Übungstext:
Ahmad Mansour, palästinensischer Israeli und deutscher Staatsbürger, will die Geschicke der staatlichen Instanzen zum Besseren lenken und die Geflüchteten zu Demokraten erziehen. Zur Erreichung dieser Ziele macht er Tabula rasa und nimmt kein Blatt vor den Mund. Das Buch hat er allen Kindern im Land gewidmet – in der Hoffnung auf eine bessere Zukunft.

Es handelt sich nicht um eine wissenschaftliche Publikation, vielmehr ist sie leicht lesbar und lehrreich. Wer erfahren will, welche Fehler in der Integrationspolitik gemacht werden, dem sei sie empfohlen. Der Autor formuliert in einfachen Sätzen, was Migranten normativ leisten sollten, um von der deutschen Mehrheitsgesellschaft akzeptiert zu werden. Die Beispiele stammen alle aus der Praxis seiner Arbeit.

Der Psychologe Mansour hat eine positive Motivation und fühlt sich verpflichtet, mehr zu leisten, „aktiv aufzuklären, aktiv die Menschen zum Nachdenken zu bringen“ (218). Er setzt sich für ein liberales, freiheitliches und friedliches Miteinander ein und schämt sich, dass der Terrorist Anis Amri im Namen seiner Religion am 19. Dezember 2016 einen Anschlag auf den Weihnachtsmarkt an der Berliner Gedächtniskirche verübte.

Der Autor weiß, was Radikalisierung bedeutet, und bietet Workshops beispielsweise in Gefängnissen an, um Menschen, die in einer schwierigen Phase nach Orientierung und Halt suchen, zu helfen. In seinen Workshops thematisiert er Problemfelder wie „Gleichberechtigung, starres Islamverständnis, patriarchalische Väter, Gottesbilder, Sexualität, Männlichkeit, religiöse Ideologien, Missionierung, Antisemitismus, Verschwörungstheorien und Opferhaltung“ (13), um Extremismus und Radikalisierung Einhalt zu gebieten.

Aufgaben:
(A) Nenne alle Adjektive, mit denen der Übungstext das Miteinander beschreibt, für das sich Mansour einsetzt.
(B) Gib den Übungstext von „Ahmad Mansour, palästinensischer“ bis hinunter zu „Praxis seiner Arbeit.“ wieder und ersetze darin „Integrationspolitik“ durch „Migrationspolitik“.
Für die Bearbeitung sind die Einträge ohne Belang.

Bereitgestellte Einträge:

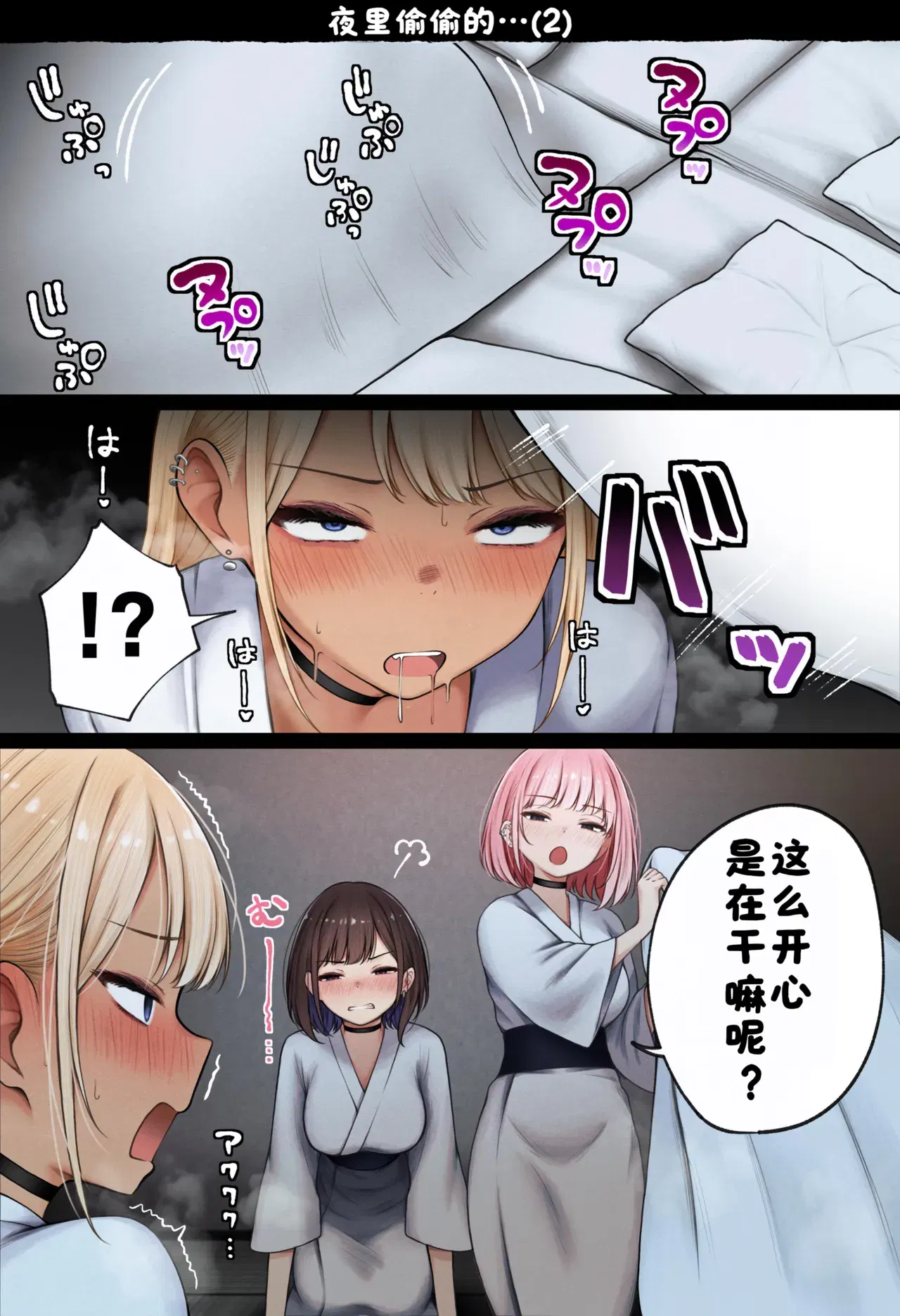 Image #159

---

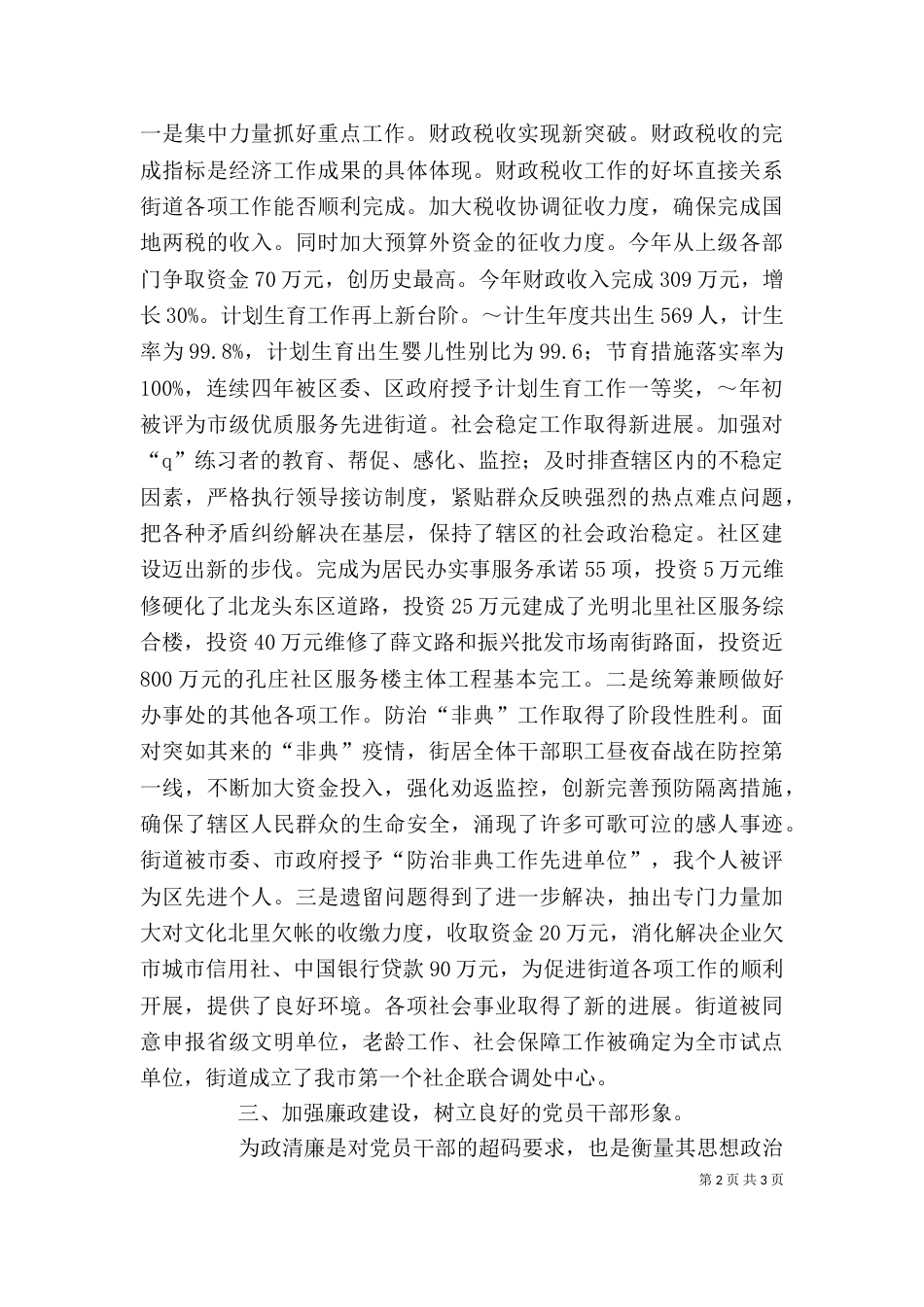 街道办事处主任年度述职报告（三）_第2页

Lösungen:
(A) liberal, freiheitlich, friedlich

(B)
Ahmad Mansour, palästinensischer Israeli und deutscher Staatsbürger, will die Geschicke der staatlichen Instanzen zum Besseren lenken und die Geflüchteten zu Demokraten erziehen. Zur Erreichung dieser Ziele macht er Tabula rasa und nimmt kein Blatt vor den Mund. Das Buch hat er allen Kindern im Land gewidmet – in der Hoffnung auf eine bessere Zukunft.

Es handelt sich nicht um eine wissenschaftliche Publikation, vielmehr ist sie leicht lesbar und lehrreich. Wer erfahren will, welche Fehler in der Migrationspolitik gemacht werden, dem sei sie empfohlen. Der Autor formuliert in einfachen Sätzen, was Migranten normativ leisten sollten, um von der deutschen Mehrheitsgesellschaft akzeptiert zu werden. Die Beispiele stammen alle aus der Praxis seiner Arbeit.